My apartment complex used to have a card system for their laundry services. It was a credit-card-sized reloadable card, which had an EMV-style chip in it to be read by the machine. The total for a wash and a dry was $6.

The Part Where Things Go South

Unfortunately, the self-help point-of-sale terminal was constantly down. This meant it was impossible to load your card for often a week or two at a time until a service person could come out and fix the machine. Thus, you might end up going a week or more without doing laundry. Obviously, this is problematic.

Enter “The Disruptor”

This is where “the disruptor”, Tumble, comes in.
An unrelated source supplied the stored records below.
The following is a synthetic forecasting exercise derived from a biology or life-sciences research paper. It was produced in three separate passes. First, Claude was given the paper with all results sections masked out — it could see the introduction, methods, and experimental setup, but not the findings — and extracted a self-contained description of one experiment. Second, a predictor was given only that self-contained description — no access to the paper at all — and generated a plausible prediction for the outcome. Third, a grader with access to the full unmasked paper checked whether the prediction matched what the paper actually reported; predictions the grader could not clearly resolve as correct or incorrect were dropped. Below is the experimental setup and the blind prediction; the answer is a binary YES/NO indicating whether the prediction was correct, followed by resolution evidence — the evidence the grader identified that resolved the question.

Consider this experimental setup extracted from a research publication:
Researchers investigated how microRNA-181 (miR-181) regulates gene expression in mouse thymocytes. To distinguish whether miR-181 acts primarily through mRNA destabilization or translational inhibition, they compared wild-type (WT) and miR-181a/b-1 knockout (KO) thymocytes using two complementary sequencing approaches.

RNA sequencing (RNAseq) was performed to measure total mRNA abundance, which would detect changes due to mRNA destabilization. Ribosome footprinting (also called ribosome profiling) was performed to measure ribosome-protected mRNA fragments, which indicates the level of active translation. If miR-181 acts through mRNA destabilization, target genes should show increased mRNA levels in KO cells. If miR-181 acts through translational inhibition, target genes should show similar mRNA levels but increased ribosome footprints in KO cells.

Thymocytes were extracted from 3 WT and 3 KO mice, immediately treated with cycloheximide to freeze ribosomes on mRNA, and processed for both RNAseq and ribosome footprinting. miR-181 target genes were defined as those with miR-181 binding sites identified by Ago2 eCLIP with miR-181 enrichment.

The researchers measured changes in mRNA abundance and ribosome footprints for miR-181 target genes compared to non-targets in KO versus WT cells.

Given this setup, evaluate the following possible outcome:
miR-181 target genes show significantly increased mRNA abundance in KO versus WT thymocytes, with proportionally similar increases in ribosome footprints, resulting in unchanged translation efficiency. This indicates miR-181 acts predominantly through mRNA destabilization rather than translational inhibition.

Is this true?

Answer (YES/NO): YES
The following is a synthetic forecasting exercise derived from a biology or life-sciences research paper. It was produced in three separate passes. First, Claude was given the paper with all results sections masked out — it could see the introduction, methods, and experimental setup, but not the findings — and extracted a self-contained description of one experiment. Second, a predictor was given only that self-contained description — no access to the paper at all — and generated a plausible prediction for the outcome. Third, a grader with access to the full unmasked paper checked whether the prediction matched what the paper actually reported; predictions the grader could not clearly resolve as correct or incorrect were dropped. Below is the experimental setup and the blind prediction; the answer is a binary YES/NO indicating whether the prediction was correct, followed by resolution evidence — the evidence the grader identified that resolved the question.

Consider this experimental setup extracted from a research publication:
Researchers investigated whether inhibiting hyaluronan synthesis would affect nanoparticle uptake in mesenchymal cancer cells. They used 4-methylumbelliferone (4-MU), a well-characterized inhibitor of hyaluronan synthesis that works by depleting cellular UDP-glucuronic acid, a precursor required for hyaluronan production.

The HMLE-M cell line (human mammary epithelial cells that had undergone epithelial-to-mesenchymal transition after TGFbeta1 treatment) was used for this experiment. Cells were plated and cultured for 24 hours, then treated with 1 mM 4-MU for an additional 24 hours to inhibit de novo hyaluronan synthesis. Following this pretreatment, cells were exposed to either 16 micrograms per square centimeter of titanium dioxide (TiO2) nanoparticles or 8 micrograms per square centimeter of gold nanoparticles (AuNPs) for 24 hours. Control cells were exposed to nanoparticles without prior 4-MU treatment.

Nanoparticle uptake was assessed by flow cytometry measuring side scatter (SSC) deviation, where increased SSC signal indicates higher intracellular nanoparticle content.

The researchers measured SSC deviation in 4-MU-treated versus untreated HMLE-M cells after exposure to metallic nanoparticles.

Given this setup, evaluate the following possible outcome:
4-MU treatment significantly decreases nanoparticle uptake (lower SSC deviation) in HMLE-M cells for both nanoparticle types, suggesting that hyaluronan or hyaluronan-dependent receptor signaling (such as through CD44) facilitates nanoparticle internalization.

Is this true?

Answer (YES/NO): NO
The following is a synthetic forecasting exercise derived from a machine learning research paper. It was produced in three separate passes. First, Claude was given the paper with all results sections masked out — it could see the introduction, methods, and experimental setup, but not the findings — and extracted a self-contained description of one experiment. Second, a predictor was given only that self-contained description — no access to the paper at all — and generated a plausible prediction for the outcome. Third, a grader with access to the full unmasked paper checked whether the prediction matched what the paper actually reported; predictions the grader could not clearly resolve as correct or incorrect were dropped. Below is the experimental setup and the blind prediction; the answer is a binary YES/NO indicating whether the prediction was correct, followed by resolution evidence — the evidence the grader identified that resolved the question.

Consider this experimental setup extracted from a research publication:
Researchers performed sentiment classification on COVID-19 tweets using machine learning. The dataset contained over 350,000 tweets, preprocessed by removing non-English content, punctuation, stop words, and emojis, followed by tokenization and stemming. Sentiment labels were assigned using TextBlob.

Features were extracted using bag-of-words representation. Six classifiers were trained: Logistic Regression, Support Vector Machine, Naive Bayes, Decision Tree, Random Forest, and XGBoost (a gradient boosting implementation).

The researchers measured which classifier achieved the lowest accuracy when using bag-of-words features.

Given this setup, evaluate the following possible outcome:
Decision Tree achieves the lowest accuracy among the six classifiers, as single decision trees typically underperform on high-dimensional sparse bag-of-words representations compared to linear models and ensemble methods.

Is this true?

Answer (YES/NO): NO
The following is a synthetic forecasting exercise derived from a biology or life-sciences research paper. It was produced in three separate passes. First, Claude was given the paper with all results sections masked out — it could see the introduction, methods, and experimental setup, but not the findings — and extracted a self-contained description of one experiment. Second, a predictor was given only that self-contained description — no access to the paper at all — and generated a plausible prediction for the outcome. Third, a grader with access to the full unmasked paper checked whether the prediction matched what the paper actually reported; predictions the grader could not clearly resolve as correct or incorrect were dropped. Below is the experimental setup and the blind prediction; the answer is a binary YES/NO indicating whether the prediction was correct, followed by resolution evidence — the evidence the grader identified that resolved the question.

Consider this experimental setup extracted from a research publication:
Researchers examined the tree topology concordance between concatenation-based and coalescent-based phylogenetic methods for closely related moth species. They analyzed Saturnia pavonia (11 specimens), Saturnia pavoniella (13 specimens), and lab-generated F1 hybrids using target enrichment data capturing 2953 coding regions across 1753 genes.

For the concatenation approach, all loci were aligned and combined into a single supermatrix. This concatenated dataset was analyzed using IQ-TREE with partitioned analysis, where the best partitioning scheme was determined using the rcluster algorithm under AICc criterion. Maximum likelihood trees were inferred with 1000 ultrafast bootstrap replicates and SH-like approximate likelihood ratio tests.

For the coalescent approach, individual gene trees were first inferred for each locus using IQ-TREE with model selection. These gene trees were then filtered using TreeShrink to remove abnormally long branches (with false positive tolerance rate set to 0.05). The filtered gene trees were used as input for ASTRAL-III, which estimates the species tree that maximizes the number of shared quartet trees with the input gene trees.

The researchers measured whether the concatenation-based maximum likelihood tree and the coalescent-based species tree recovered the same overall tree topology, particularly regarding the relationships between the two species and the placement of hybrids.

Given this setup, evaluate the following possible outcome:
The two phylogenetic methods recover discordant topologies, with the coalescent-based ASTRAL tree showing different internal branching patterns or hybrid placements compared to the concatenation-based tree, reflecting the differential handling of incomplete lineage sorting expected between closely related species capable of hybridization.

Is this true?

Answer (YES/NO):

My apartment complex changed providers to Tumble in 2024. Tumble is an app which allows self-service of the laundry machines via their app. Unfortunately, the cost to use service for a wash and a dry is $10. That’s a sigificant difference, which we all are reasonable to assume is to pay engineers to maintain an app (with many significant bugs of course, but that’s not important right now).

Why Should I Care?

The Status Quo Was Preferable

Most laundry rooms in apartment complexes are in the basement. Basements are often under a giant slab of concrete, which is a cellular signal deadzone. Ergo, there is no cellular service in the laundry room, which means that the Tumble app is not able to reach the backend service. Bluntly, the Tumble app is borderline unusable, and no change from engineering will ever fix that because a fundamental mistake of an assumption was made at the beginning of the design phase. You must consider how the user will use your service. One does not simply throw an app over the fence in a desparate bid to “disrupt”. Unfortunately, too many have gotten rich from this practice, and it’s hard to discourage.

“Old People”

Once again, this is a case of Silicon Valley innovation, which ultimately makes things more difficult for the elderly. If you are an older person (like my grandmother), you’ve just been shuttered out from yet another simple, yet important, aspect of your life because you do not have a smart phone to run the app. I never approve of this, and I never will. Everytime I think about moving to a feature phone, I am immediately held back by the realization that my apartment door requires a smart device via the Latch app in order to open. If you wish to sell a product , you absolutely must consider users who do not have smart technology. Thankfully, Latch has a card key to be used with their locks, but Tumble has no analog backup. This is unacceptable.

Conclusion

I recognize I look ridiculous when I write so many italicized and bolded statements, but the number of “disruptors” actively making life more difficult for everyone is shocking. Not everything needs “disrupting”. However, many things do need refining, and we should always welcome the changes after serious evaluation. Once again, I find myself screaming into the void, “plan for the offline case”. It will happen.